I hear a splash nearby and see Antonio swimming toward me when I turn to look out the driver’s side window.

WHAT THE FUCK?!

I don’t know what he’s doing, but with the rear of my car still outside of the water, I can hear him fiddling around back there. I also hear Emergency Services Adam giving him reluctant instructions since the phone call is still active.

“If you can get the trunk open wider without water getting in, the air inside the car should keep her buoyant long enough for us to secure the crane hook to it,” Adam says. “Miss Marzano, your fiancé is actively assisting in your rescue. Please remain calm.”

I hear several other splashes and before long the back seat folds down. The metal clanking from around me has me petrified, trying to turn like a goldfish in a bowl, but every movement hurts. My entire body aches and pulses with pain as a pair of legs plant themselves on the angled back of the passenger seat.

“If you wanted to go for a swim, I could have taken you to the gym with me,” Antonio says as he forces a smile.

“I must look like shit.”

“You’re gorgeous, baby.

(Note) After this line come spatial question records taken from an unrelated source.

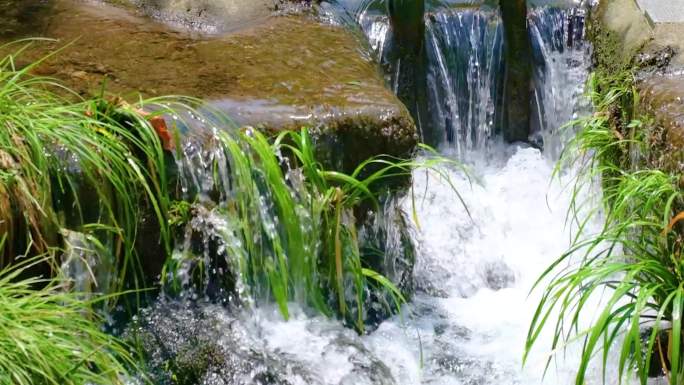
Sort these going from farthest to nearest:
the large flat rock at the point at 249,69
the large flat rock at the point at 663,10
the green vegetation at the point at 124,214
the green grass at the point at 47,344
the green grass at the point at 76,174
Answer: the large flat rock at the point at 663,10, the large flat rock at the point at 249,69, the green grass at the point at 76,174, the green vegetation at the point at 124,214, the green grass at the point at 47,344

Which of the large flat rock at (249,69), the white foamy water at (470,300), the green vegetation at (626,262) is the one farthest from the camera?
the large flat rock at (249,69)

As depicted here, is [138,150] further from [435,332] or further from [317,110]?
[435,332]

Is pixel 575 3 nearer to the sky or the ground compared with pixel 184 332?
nearer to the sky

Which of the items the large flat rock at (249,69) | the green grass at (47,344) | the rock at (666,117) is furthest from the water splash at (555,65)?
the green grass at (47,344)

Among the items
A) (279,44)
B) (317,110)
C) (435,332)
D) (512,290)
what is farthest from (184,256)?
(512,290)

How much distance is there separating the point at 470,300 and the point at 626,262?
3.21ft

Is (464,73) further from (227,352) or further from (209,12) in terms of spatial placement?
(227,352)

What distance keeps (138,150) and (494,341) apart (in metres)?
1.79

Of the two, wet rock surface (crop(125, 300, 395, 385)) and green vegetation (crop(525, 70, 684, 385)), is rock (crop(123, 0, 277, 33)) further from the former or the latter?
wet rock surface (crop(125, 300, 395, 385))

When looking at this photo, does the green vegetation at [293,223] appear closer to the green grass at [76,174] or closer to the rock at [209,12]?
the green grass at [76,174]

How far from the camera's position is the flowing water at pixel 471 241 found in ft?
13.2

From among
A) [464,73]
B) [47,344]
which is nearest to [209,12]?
[464,73]

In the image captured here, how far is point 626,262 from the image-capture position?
Result: 424cm

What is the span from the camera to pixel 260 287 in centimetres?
406
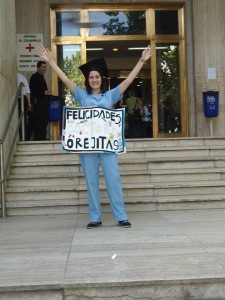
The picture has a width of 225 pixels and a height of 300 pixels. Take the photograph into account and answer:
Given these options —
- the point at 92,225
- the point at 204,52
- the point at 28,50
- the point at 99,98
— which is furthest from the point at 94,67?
the point at 204,52

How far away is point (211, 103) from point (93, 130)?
20.2 feet

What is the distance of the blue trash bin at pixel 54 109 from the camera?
11266 millimetres

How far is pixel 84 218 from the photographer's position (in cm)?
660

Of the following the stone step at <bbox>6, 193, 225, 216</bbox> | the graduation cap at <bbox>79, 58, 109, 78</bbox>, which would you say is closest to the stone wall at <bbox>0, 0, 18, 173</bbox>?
the stone step at <bbox>6, 193, 225, 216</bbox>

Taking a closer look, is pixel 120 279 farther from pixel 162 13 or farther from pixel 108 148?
pixel 162 13

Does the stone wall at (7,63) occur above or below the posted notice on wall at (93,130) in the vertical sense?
above

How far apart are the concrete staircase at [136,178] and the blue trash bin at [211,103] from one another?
246 cm

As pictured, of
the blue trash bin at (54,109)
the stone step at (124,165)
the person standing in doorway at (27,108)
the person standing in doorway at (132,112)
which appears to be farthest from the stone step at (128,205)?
the person standing in doorway at (132,112)

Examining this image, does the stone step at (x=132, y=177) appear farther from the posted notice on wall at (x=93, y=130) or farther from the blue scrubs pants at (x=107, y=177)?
the posted notice on wall at (x=93, y=130)

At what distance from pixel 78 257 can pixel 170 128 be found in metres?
8.21

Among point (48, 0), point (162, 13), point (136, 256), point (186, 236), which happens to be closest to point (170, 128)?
point (162, 13)

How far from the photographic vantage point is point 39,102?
32.6ft

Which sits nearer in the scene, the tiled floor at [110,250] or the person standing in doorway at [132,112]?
the tiled floor at [110,250]

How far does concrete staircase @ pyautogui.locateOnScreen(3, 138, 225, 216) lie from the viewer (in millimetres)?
7039
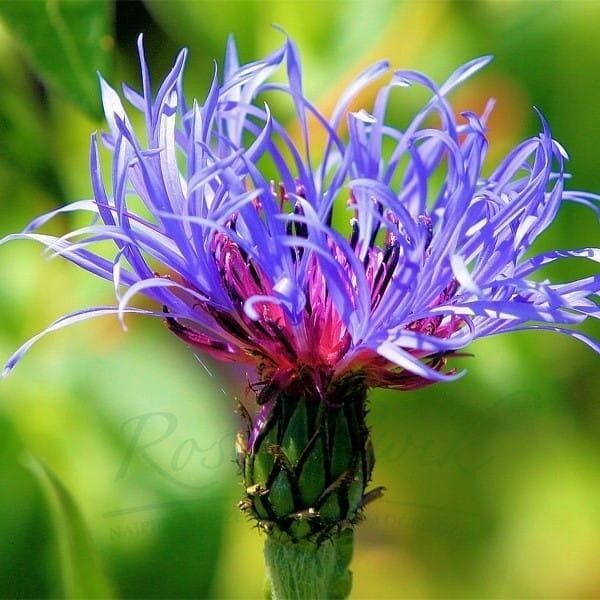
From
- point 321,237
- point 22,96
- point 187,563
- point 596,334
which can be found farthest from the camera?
point 596,334

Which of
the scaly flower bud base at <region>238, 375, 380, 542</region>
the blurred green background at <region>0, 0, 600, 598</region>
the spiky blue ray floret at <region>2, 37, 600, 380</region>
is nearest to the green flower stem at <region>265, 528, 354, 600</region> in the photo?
the scaly flower bud base at <region>238, 375, 380, 542</region>

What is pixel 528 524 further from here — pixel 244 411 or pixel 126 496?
pixel 244 411

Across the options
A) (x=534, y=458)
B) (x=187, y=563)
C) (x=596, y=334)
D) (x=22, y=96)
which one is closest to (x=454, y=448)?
(x=534, y=458)

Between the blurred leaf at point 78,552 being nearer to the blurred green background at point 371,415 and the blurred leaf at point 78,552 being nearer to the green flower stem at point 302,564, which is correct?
the green flower stem at point 302,564

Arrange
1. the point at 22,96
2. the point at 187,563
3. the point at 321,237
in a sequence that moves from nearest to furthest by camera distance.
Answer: the point at 321,237 → the point at 187,563 → the point at 22,96

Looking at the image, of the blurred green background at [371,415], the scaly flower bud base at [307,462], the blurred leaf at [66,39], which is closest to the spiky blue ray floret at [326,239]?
the scaly flower bud base at [307,462]
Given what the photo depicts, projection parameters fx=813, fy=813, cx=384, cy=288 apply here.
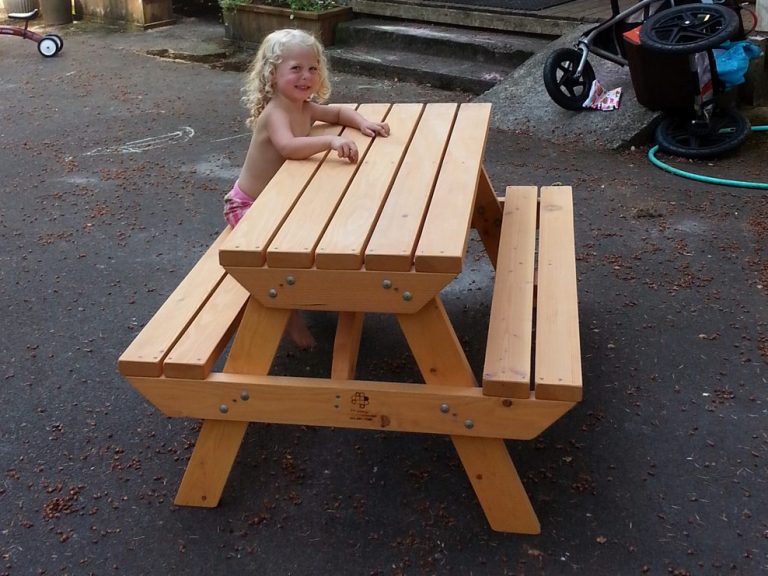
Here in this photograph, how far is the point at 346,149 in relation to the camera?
269 cm

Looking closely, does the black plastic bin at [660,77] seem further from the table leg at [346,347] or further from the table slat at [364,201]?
the table leg at [346,347]

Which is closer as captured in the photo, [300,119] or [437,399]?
[437,399]

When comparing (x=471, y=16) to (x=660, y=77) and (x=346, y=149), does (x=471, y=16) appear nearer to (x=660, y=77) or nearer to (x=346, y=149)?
(x=660, y=77)

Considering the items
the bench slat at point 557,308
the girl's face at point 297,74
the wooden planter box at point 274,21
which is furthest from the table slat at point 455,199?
the wooden planter box at point 274,21

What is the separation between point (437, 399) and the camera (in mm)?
2209

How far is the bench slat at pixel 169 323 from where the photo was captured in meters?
2.28

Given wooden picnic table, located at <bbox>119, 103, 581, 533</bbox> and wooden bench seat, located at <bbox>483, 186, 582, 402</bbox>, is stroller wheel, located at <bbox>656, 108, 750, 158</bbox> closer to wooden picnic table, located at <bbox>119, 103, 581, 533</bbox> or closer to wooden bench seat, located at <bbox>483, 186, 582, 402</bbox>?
wooden bench seat, located at <bbox>483, 186, 582, 402</bbox>

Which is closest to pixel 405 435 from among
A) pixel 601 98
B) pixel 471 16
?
pixel 601 98

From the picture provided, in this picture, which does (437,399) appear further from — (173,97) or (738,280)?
(173,97)

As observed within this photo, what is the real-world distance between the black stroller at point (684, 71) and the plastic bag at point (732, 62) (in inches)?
2.0

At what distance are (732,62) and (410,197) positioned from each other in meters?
3.45

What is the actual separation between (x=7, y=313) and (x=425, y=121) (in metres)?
2.10

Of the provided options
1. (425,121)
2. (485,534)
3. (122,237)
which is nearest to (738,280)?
(425,121)

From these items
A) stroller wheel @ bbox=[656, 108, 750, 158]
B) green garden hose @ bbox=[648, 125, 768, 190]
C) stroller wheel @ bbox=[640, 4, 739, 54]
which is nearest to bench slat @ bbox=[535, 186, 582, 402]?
green garden hose @ bbox=[648, 125, 768, 190]
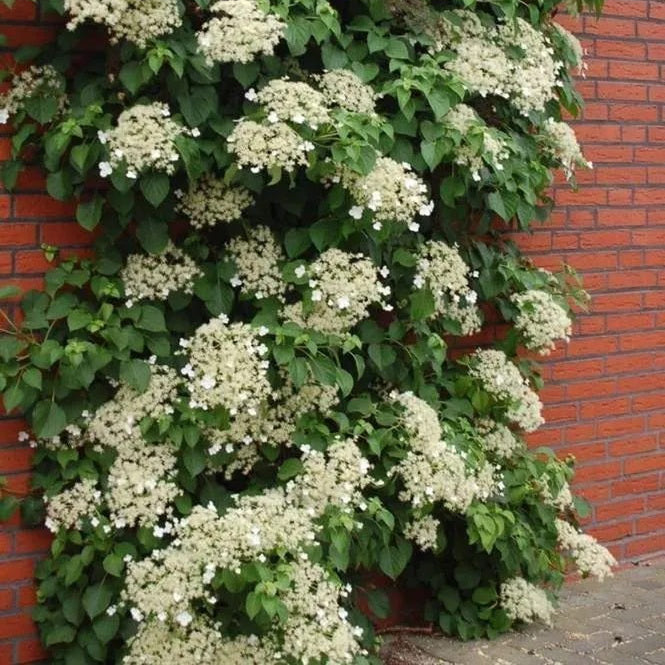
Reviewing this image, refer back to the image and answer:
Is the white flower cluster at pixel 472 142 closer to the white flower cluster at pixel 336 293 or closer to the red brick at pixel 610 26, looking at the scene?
the white flower cluster at pixel 336 293

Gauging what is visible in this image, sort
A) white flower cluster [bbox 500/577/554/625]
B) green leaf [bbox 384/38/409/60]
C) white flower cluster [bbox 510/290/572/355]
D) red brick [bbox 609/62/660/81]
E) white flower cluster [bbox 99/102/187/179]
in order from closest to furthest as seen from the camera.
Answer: white flower cluster [bbox 99/102/187/179] < green leaf [bbox 384/38/409/60] < white flower cluster [bbox 500/577/554/625] < white flower cluster [bbox 510/290/572/355] < red brick [bbox 609/62/660/81]

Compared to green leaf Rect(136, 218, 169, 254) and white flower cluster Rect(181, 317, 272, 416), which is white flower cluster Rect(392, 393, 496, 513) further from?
green leaf Rect(136, 218, 169, 254)

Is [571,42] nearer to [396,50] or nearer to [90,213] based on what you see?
[396,50]

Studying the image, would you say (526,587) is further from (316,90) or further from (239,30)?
(239,30)

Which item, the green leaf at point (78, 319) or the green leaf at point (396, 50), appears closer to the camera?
the green leaf at point (78, 319)

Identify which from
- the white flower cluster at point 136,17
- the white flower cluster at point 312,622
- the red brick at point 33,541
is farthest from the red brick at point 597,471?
the white flower cluster at point 136,17

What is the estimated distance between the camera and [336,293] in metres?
3.97

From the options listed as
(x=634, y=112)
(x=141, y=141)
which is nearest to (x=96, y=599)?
(x=141, y=141)

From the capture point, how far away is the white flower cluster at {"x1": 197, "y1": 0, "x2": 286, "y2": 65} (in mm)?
3773

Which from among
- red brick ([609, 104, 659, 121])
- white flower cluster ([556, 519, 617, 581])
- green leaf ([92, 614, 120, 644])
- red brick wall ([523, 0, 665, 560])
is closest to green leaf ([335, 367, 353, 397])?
green leaf ([92, 614, 120, 644])

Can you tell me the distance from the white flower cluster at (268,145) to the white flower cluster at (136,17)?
364 mm

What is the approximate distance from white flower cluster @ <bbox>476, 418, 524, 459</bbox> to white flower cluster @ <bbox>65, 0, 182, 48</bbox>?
1.84 meters

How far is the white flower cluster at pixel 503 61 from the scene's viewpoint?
4.46m

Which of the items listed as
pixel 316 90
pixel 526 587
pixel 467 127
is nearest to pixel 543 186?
pixel 467 127
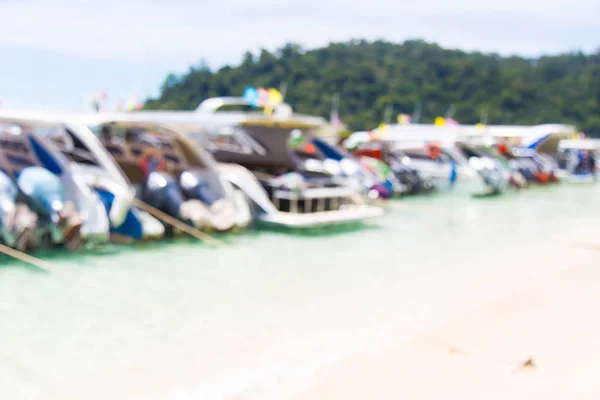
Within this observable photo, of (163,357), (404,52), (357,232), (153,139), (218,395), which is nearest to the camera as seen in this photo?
(218,395)

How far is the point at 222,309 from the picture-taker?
21.6 feet

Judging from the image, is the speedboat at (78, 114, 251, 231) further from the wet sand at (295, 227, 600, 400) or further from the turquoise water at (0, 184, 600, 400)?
the wet sand at (295, 227, 600, 400)

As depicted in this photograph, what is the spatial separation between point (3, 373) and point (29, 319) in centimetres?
130

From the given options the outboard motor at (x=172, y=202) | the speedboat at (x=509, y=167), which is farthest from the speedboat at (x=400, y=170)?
the outboard motor at (x=172, y=202)

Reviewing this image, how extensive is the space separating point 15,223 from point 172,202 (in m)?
2.55

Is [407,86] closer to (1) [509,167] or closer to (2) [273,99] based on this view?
(1) [509,167]

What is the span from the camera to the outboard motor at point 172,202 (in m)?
10.1

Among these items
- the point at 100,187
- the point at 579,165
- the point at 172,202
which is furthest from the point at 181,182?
the point at 579,165

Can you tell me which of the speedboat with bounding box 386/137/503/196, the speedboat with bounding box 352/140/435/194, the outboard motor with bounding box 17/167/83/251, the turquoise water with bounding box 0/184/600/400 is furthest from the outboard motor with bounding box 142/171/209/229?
the speedboat with bounding box 386/137/503/196

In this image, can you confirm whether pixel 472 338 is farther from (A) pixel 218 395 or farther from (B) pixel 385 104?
(B) pixel 385 104

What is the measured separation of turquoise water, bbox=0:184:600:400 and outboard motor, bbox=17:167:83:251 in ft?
0.89

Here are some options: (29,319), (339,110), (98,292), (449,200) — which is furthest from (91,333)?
(339,110)

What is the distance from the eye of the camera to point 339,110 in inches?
2395

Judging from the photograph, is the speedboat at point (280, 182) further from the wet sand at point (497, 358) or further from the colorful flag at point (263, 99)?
the wet sand at point (497, 358)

Can you move your legs?” he asks and crouches beside me. I watch as he goes into doctor mode, surveying my body for injuries.

“Yes, but everything feels weird.” I tell him.

“It’s alright. Everything is going to be alright.”

I reach out for him with my right hand but as soon as I do, a sharp pain pierces me through the side. I let out a shriek of pain as the car jerks and we begin to move.

“STOP!” Antonio shouts out the car. He angles his body and face in a way to look down my right side and that’s when I feel it. The warm trickle of liquid moving slowly down my ribs.

“I’m so sorry, Gem. I shouldn’t have come in here like this. I wasn’t thinking,” Antonio says. “Stay calm, okay? Adam?”

“Yes, Dr. Calisi?” Adam replies with annoyance radiating through his tone.

“She’s pierced with what’s possibly a spring from the lumbar supports built into the driver’s seat. We can’t move her without taking the seat with her. She’s impaled.” Antonio’s voice is almost mechanical as if he’s not talking about me.

“Okay, Dr. Calisi, I’m sorry but you’re going to have to come out of there and let us pull the car out. We have FIRE on site with the tools necessary to free your fiancé. Please get out of the car and let us work.”

Panic surges through me. “Don’t leave me. Don’t leave me. Please don’t leave me, Antonio.”

He leans down with tears welling in his eyes and kisses me gently. He tries to laugh to ease my anxiety, but it’s not working. The world around me seems to fade away. Water, darkness, it all consumes me and the last words I hear before it all goes black are, “I should never have let you leave my sight.”

Chapter 24: Antonio

Forty bouquets of Rose Gemma and Baby’s Breath.

Forty bouquets of flowers called Rose Gemma where each stem has more than forty petals of coral, peach, and pink.

Forty bouquets symbolize the forty days since Gemma was put under for her wounds to heal.

My heart aches every day that I come in and sit beside her. Thankfully, being a doctor who used to work here, the staff doesn’t care if I come and go. They all offer me looks of pity and words of encouragement because there’s nothing else to say.

The worst part is I can’t make a single fucking choice for her. I want to be that for her, but the truth hits me as hard as I hit the water to save her. I’m not her next of kin. With her parents out of the country, and not coming back, it falls to Bash.